So today I feel twelve years old in a very not fun way. My Dad called last night (after first calling Sam to make sure he was home - this is how bad family news is broken in new marriages, I guess) and told me that he had to put Abbey to sleep yesterday evening.
It wasn't a total surprise, we knew something was wrong with her for a while now. I've been worried and my Dad has done his best to keep me updated. Numerous trips to the vet turned up nothing until finally my Dad had had enough yesterday and took Abbey once more and told the vet he expected her to find what was wrong by the time he got back. Well, what was wrong was a huge cancerous tumor that had grown to the point there was no saving her. She was obviously in great pain and it was only a matter of time before her body would just give out. My Dad made the hard decision, choosing for Abbey a peaceful and quiet death instead of more weeks of pain. He said he sat with her til the end - playing with her and letting her eat a whole bag of treats.

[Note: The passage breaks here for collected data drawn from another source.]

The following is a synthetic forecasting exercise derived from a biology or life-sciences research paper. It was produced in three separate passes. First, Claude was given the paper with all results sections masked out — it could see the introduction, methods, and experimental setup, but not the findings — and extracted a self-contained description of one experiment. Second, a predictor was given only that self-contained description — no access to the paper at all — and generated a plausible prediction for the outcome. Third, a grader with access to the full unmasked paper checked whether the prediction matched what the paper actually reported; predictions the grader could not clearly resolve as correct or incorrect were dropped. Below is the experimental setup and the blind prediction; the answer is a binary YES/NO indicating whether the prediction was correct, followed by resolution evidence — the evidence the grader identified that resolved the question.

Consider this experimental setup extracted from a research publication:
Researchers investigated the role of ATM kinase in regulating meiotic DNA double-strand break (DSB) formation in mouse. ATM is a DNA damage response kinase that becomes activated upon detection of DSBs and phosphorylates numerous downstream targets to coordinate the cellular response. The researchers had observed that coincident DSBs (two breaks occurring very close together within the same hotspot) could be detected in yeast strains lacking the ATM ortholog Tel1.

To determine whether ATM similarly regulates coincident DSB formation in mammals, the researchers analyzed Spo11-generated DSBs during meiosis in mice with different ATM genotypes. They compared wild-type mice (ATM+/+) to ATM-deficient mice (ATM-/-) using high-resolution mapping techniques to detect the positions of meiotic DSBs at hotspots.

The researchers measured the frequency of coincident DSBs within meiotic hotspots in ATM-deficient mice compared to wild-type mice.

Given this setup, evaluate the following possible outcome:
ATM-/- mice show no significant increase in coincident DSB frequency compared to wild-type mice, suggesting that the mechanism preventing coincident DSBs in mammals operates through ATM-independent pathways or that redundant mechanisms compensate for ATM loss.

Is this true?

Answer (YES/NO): NO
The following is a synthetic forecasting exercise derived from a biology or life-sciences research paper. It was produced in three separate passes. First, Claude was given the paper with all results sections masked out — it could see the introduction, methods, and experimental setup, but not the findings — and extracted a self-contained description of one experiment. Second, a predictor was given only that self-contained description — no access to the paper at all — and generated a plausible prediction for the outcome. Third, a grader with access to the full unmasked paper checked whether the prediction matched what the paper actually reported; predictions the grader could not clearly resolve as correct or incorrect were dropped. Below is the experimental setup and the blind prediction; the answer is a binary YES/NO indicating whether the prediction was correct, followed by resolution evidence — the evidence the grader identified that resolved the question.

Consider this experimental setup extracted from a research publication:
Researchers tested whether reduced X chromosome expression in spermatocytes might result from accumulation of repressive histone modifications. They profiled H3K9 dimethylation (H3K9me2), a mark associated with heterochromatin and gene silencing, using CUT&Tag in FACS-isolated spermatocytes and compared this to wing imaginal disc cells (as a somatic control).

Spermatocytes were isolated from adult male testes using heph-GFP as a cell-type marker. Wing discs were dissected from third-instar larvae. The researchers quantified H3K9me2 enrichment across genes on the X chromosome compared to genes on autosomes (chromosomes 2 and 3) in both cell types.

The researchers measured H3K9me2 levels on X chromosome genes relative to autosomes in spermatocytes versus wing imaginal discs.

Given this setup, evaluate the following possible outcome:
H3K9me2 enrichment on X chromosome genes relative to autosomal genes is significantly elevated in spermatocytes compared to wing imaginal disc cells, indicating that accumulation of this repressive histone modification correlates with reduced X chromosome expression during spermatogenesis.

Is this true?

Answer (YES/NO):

I knew this was coming, that she had been sick . . . but it broke my heart nonetheless. And the vet enrages me. She might not have been able to do anything to save Abbey, but knowing that Abbey had to live with such sickness for so very long makes me want to strangle the vet. She's lucky I don't live there to come storming into her office this morning, though to be honest, I might not be able to keep myself from making a phone call. I feel like as pet owners our job is to keep safe and take care of our small (and not so small in Abbey's case) animals. And her job is to help us do so. She failed - miserably. And I think someone should say that out loud to her. Right now I don't' care how bad it makes her feel. It will still be less than what Abbey put up with.
As for Abbey, I'm trying very hard not to cry all day long. INstead I'm trying to concentrate on how awesome a dog she was. How when I was sick she wouldn't' leave my side. How she leapt onto the couch next to me every chance she got. How she would et so excited as a puppy when Scott Haden barked at her through the dog door, and how I took her everywhere - EVERYWHERE, and she was so very well-behaved. How when she was happy, which was often, her whole butt wagged and how she was scared of the smallest things - like the bunnies in the backyard.
I read a lot about how having pets reduces your stress, makes you happier. And I don't doubt that's true. But I'd like to think we make them happier too. I don't' know if that's possible, if keeping another animal in a house when they should be out to run is truly better for them - but I'd like to think the love and the attention and the care we shower upon them makes up for the rest. I hope it does.
I feel like having animals close is as close as you can get to having bits of magic personified for us. They are small spirits keeping watch after us, reminding us there is more to our existence than the big trip, the big move, the big presentation. That there are wondrous things like treats, and walks, and sunbeams, that deserve equal if not more of our energy than all the "important" things we overwhelm ourselves with. They teach us that it's the simple things that matter. The littlest acts that can change a day - the greeting at the door, the game in the backyard, the sigh right before we snuggle in for a good night's sleep.
I know it's ridiculous to write a whole entry about my dog dying. But right now it seems like all I can do. She was a great puppy and a better friend. And I miss her already. I hope she has big backyards and endless treats right now. And someone to hug her an' tell her thanks for me.